At the federal level, the United States doesn’t have a wealth tax, and many argue that such a tax would be unconstitutional. On the other hand, North Carolina and 15 other states do have such a tax. It goes by a an obscure and non-descriptive sounding name — “the franchise tax.” Of course, North Carolina’s franchise tax targets a different set of wealth holders than the tax proposed by Warren and Sanders.

In the cross hairs for the state of North Carolina is business, rather than individual, wealth. But that doesn’t change the fact that, in principle, it’s a tax on wealth and a rather significant one at that. According to the Tax Foundation, if North Carolina abandoned its franchise tax, it would move from 33rd in the nation to 16th in their state rankings for property and wealth taxes.

(See this Carolina Journal article for a more expansive look at the workings of the tax itself.)

North Carolina’s wealth tax targets the “net worth” of businesses organized as C corporations and S corporations. Net worth is defined simply as assets minus liabilities, that is, how much the company has minus how much it owes. This is the classic definition of wealth. The rate of taxation for C corporations is $1.50 per $1,000 of net value with a floor of $200 that no corporation (no matter how small) can escape. For S corporations, it’s $200 on the first million dollars in net value and then $1.50 for each thousand after that. The tax is capped at $150,000 or $1,000,000 in valuation.

(See NCDOR for additional information.)

While the target is different from the wealth tax proposed by the radical progressives in the Democratic Party, North Carolina’s franchise tax faces the same criticisms.

From an ethical perspective, the tax is morally reprehensible. North Carolina’s franchise tax unjustly punishes companies for using their profits to grow their businesses. If a company builds a new plant or purchases equipment and therefore enhances its value, it is penalized. And from a tax justice perspective, the state doesn’t just penalize the company once when its capital stock is initially enhanced, but year after year, as those original purchases continue to be part of the company’s base of wealth. In other words, the same stock of wealth is hit over and over again. In a free society, it is difficult to see how such a punitive approach to taxation can be morally justified.

From an economics perspective, the tax discourages growth by penalizing capital accumulation. Taxing a company’s wealth is the equivalent of taxing its capacity to grow as a business. It restrains its ability to satisfy its customers and to provide employment opportunities. Wealth, whether it’s held by individuals in the form of savings and investments or companies in the form of real capital, is what generates future income. If you tax wealth, either at the individual level or the business level, you simultaneously tax, and therefore reduce, the incomes that flow from that wealth. And because all income flows from an economy’s existing stock of wealth, all wealth taxes, whether on individuals (as proposed by Sanders and Warren) or on businesses (as exists in North Carolina), reduces the incomes of workers and employers alike.

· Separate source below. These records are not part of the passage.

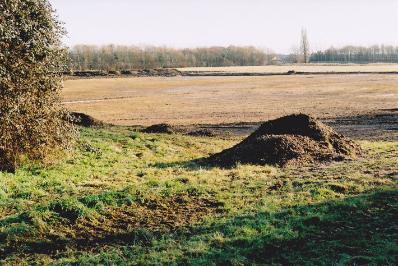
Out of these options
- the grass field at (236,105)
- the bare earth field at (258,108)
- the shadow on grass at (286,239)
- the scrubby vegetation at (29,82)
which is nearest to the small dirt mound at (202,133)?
the bare earth field at (258,108)

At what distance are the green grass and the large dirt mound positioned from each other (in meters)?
1.05

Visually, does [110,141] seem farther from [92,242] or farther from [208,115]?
[208,115]

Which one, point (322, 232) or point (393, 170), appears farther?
point (393, 170)

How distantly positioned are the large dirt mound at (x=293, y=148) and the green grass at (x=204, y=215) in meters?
1.05

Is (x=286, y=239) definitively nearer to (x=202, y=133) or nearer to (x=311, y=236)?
(x=311, y=236)

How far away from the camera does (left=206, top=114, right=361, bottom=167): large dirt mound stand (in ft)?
54.6

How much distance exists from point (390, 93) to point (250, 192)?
48029 mm

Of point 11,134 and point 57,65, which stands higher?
point 57,65

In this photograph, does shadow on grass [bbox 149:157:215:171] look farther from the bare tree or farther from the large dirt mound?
the bare tree

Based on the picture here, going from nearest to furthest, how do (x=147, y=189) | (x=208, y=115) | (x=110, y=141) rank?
1. (x=147, y=189)
2. (x=110, y=141)
3. (x=208, y=115)

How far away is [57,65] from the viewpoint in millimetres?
15609

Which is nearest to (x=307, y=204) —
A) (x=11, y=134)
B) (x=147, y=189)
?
(x=147, y=189)

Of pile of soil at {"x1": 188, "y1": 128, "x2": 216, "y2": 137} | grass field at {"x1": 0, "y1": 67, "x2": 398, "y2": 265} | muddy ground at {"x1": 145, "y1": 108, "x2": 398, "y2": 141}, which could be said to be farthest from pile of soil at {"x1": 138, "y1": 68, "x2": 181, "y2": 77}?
grass field at {"x1": 0, "y1": 67, "x2": 398, "y2": 265}

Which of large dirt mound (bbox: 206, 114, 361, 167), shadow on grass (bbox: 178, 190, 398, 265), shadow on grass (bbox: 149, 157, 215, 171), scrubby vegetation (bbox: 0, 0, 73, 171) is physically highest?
scrubby vegetation (bbox: 0, 0, 73, 171)
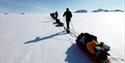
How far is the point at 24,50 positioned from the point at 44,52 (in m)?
1.00

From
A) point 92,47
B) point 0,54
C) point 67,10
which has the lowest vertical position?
point 0,54

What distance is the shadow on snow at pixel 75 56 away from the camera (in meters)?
5.94

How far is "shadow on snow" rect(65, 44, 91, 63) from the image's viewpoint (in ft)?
19.5

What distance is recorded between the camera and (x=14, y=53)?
6605 mm

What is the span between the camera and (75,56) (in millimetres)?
6406

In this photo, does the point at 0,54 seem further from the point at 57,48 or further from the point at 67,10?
the point at 67,10

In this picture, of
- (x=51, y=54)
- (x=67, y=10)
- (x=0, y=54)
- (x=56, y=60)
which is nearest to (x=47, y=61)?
(x=56, y=60)

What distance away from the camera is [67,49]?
734 cm

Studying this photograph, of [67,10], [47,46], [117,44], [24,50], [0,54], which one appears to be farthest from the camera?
[67,10]

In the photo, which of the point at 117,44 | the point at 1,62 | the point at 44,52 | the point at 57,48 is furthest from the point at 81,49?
the point at 1,62

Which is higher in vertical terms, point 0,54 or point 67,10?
point 67,10

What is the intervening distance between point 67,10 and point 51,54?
20.7ft

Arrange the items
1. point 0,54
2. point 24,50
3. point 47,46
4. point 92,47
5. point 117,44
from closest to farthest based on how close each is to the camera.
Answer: point 92,47 < point 0,54 < point 24,50 < point 47,46 < point 117,44

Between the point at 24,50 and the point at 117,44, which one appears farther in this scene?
the point at 117,44
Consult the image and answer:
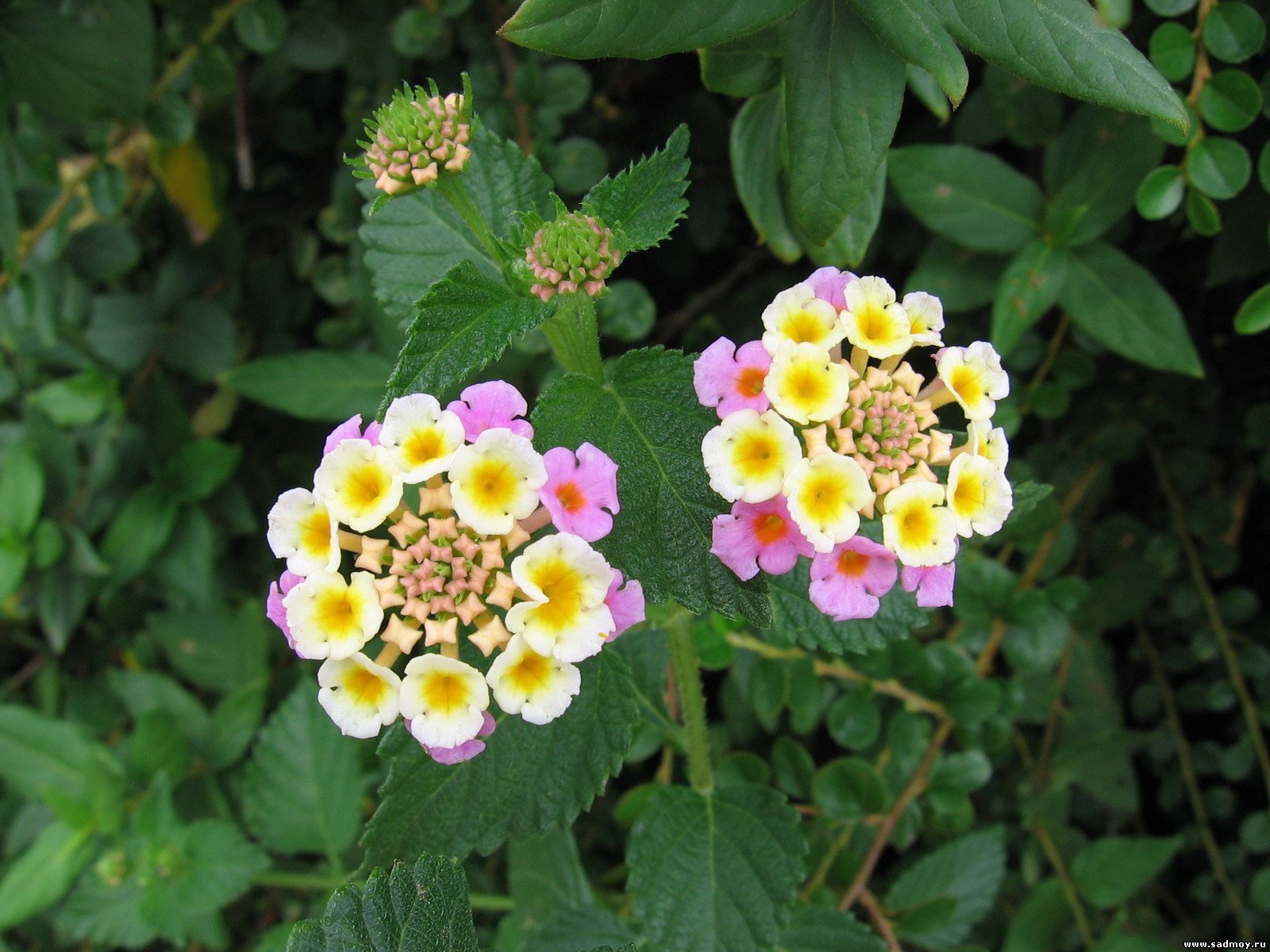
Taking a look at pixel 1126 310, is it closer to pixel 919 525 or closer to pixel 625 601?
pixel 919 525

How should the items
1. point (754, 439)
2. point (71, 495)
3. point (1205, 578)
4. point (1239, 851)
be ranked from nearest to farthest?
point (754, 439) < point (1239, 851) < point (1205, 578) < point (71, 495)

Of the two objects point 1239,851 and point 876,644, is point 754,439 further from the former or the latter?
point 1239,851

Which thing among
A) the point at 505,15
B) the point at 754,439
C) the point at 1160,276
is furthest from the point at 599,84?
the point at 754,439

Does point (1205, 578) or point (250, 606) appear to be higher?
point (1205, 578)

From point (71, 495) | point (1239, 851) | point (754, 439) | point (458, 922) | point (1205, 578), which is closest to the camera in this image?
point (754, 439)

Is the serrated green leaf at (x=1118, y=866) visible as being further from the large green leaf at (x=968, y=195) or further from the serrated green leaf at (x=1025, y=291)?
the large green leaf at (x=968, y=195)

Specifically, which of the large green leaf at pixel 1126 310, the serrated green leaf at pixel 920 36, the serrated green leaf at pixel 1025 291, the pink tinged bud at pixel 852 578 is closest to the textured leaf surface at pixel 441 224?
the serrated green leaf at pixel 920 36

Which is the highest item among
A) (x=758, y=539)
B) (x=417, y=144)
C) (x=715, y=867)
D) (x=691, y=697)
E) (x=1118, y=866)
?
(x=417, y=144)

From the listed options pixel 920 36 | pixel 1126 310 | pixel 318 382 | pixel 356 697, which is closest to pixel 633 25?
pixel 920 36
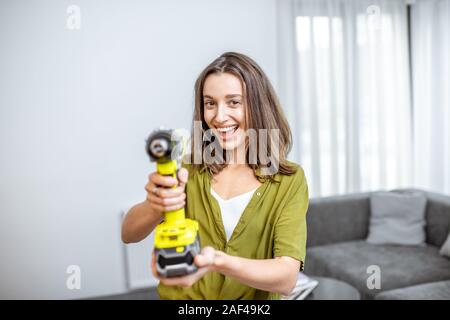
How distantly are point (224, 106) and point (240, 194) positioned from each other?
0.72 ft

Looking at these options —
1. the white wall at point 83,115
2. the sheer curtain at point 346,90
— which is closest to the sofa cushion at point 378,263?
the sheer curtain at point 346,90

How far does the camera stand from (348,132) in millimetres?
3855

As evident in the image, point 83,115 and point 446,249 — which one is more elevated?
point 83,115

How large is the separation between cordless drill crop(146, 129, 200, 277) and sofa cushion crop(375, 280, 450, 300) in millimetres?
1906

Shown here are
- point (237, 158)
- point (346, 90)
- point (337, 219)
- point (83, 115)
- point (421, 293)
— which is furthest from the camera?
point (346, 90)

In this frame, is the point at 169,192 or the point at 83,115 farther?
the point at 83,115

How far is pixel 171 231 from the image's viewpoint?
2.88 feet

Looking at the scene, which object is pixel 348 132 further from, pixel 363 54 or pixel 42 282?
pixel 42 282

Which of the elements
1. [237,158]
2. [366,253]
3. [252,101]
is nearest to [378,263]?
→ [366,253]

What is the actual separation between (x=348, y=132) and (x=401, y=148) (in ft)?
1.96

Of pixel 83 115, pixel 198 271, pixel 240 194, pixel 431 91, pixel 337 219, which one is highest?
pixel 431 91

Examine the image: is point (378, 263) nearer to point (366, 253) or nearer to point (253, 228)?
point (366, 253)

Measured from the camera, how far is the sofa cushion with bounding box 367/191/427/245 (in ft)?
10.7

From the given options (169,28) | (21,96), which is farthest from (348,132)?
(21,96)
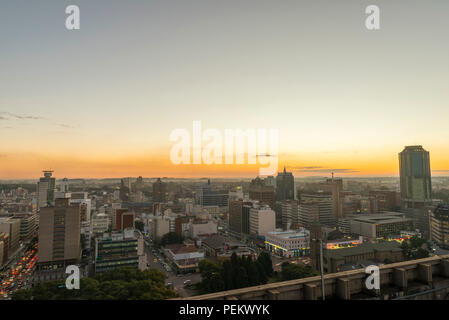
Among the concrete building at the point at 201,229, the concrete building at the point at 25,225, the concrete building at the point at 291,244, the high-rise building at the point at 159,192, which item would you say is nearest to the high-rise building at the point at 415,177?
the concrete building at the point at 291,244

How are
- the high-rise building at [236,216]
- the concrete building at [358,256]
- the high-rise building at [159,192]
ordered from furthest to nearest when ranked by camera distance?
1. the high-rise building at [159,192]
2. the high-rise building at [236,216]
3. the concrete building at [358,256]

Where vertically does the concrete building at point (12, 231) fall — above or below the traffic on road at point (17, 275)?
above

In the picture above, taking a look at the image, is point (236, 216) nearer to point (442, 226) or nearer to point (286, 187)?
point (442, 226)

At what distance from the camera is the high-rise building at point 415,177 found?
41.4 metres

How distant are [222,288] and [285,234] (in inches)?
531

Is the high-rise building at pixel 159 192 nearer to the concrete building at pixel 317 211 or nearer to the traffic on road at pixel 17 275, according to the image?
the concrete building at pixel 317 211

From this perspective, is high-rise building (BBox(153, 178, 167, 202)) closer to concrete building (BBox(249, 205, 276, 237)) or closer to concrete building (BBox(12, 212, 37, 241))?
concrete building (BBox(12, 212, 37, 241))

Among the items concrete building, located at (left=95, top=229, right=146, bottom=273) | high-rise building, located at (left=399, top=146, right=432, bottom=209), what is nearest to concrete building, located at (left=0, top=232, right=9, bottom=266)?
concrete building, located at (left=95, top=229, right=146, bottom=273)

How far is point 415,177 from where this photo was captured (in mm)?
42688

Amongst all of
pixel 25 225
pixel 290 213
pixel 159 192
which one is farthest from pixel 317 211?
pixel 159 192

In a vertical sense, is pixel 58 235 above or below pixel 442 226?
above

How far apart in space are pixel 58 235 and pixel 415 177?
4713 cm

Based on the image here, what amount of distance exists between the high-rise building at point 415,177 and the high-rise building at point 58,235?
4311 centimetres

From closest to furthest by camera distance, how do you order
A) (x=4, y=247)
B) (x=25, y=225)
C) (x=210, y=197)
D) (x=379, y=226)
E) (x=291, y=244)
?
(x=4, y=247), (x=291, y=244), (x=379, y=226), (x=25, y=225), (x=210, y=197)
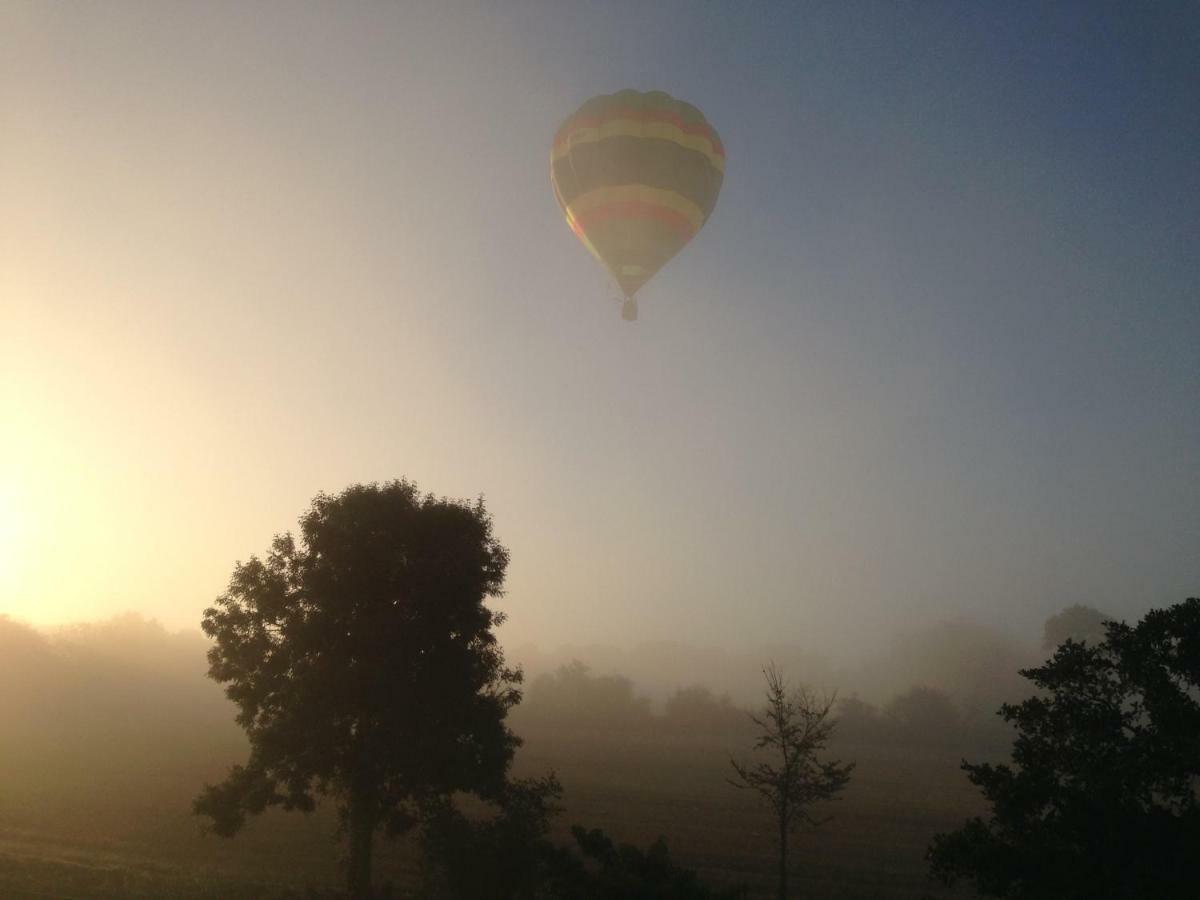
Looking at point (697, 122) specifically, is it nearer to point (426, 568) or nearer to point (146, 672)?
point (426, 568)

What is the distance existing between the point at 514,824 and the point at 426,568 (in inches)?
306

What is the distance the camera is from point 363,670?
18750mm

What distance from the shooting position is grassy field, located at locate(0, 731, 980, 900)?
72.8 ft

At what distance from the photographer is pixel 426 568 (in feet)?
63.8

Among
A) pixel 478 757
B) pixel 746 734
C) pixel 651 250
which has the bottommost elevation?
pixel 746 734

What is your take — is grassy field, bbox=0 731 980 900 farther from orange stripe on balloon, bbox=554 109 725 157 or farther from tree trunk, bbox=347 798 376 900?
orange stripe on balloon, bbox=554 109 725 157

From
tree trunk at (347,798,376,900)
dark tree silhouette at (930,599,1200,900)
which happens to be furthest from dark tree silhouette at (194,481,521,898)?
dark tree silhouette at (930,599,1200,900)

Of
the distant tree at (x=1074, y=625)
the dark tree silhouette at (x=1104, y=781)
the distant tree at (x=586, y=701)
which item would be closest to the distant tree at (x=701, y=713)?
the distant tree at (x=586, y=701)

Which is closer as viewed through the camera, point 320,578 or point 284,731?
point 284,731

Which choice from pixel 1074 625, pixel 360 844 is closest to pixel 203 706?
pixel 360 844

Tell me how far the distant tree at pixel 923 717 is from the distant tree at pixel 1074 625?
38238 mm

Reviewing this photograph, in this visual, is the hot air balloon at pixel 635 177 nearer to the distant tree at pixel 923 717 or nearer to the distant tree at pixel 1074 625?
the distant tree at pixel 923 717

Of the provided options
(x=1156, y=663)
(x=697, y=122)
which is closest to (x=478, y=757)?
(x=1156, y=663)

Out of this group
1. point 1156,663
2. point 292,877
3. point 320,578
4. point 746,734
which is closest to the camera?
point 1156,663
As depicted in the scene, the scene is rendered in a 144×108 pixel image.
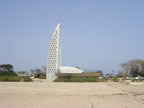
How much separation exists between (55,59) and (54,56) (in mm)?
762

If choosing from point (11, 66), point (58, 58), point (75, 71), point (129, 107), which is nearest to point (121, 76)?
point (75, 71)

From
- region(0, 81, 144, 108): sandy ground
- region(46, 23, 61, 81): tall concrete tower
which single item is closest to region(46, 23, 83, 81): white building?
region(46, 23, 61, 81): tall concrete tower

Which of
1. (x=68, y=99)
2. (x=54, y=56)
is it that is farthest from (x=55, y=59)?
(x=68, y=99)

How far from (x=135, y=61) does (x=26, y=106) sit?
142ft

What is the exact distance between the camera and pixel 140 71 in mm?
44312

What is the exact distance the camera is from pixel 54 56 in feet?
117

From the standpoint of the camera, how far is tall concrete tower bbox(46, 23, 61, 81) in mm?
35062

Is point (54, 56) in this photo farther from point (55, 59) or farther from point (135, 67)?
point (135, 67)

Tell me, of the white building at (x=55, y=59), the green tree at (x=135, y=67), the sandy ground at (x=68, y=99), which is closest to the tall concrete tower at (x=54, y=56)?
the white building at (x=55, y=59)

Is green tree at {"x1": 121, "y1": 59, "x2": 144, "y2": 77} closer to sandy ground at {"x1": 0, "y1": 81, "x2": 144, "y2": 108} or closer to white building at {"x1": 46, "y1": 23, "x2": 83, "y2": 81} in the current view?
white building at {"x1": 46, "y1": 23, "x2": 83, "y2": 81}

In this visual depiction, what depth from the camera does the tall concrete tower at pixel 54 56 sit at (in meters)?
35.1

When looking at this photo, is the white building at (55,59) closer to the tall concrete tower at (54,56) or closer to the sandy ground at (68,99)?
the tall concrete tower at (54,56)

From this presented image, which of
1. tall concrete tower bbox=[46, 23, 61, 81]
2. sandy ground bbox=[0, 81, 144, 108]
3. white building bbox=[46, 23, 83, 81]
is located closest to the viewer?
sandy ground bbox=[0, 81, 144, 108]

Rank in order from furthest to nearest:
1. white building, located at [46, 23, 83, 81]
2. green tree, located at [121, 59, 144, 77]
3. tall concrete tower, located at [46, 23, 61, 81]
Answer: green tree, located at [121, 59, 144, 77], tall concrete tower, located at [46, 23, 61, 81], white building, located at [46, 23, 83, 81]
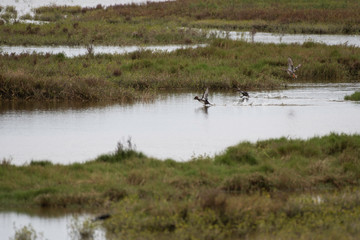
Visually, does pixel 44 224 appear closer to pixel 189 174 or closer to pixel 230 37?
pixel 189 174

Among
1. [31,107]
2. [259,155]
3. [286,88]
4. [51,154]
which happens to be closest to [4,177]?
[51,154]

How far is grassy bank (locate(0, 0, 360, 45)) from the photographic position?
129 ft

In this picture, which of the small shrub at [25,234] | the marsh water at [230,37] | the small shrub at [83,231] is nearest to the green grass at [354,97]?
the marsh water at [230,37]

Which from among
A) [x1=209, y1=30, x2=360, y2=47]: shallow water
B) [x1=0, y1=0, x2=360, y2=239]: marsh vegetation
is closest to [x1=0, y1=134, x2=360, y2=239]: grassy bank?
[x1=0, y1=0, x2=360, y2=239]: marsh vegetation

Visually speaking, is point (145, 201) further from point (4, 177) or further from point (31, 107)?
point (31, 107)

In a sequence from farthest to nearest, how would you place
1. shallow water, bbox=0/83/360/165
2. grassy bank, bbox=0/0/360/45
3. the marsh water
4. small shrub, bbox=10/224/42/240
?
→ 1. grassy bank, bbox=0/0/360/45
2. the marsh water
3. shallow water, bbox=0/83/360/165
4. small shrub, bbox=10/224/42/240

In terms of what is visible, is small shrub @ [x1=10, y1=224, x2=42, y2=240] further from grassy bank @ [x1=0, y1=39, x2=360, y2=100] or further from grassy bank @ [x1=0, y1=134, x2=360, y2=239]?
grassy bank @ [x1=0, y1=39, x2=360, y2=100]

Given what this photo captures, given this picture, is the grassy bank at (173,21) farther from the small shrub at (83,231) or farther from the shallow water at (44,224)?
the small shrub at (83,231)

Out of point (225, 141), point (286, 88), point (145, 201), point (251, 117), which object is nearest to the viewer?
point (145, 201)

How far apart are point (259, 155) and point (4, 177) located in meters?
5.14

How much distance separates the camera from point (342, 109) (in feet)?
69.3

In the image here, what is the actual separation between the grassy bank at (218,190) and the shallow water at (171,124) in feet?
4.96

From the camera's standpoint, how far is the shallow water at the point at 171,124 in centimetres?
1515

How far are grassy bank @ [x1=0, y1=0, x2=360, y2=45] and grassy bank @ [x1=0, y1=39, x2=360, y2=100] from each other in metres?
10.4
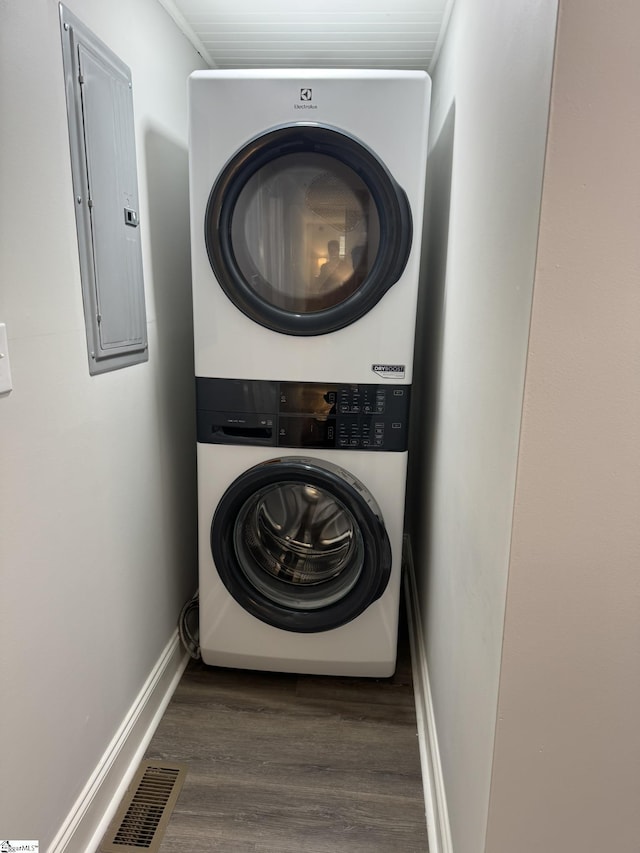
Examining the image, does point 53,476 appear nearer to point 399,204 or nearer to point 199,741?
point 199,741

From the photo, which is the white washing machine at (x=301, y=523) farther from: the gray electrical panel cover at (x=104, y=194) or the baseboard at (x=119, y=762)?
the gray electrical panel cover at (x=104, y=194)

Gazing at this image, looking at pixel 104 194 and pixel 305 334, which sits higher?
pixel 104 194

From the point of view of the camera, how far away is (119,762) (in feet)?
5.02

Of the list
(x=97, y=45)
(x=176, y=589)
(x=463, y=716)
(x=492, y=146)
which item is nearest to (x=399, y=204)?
(x=492, y=146)

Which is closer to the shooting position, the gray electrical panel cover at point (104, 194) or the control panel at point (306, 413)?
the gray electrical panel cover at point (104, 194)

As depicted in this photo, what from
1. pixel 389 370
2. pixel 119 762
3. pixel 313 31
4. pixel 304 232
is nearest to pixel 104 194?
pixel 304 232

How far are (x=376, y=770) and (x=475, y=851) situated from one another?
0.66 m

Ultimately, there’s a dilemma many politicians in our state, particularly those who profess to value freedom and free enterprise, must confront. One cannot, as a matter of principle, be both against wealth taxes at the federal level as proposed by Sanders and Warren, and a supporter of North Carolina’s franchise tax. Neither can pass any reasonable test based on tax justice or economic efficiency.

Dr. Roy Cordato is chairman of Classical Liberals in the Carolinas.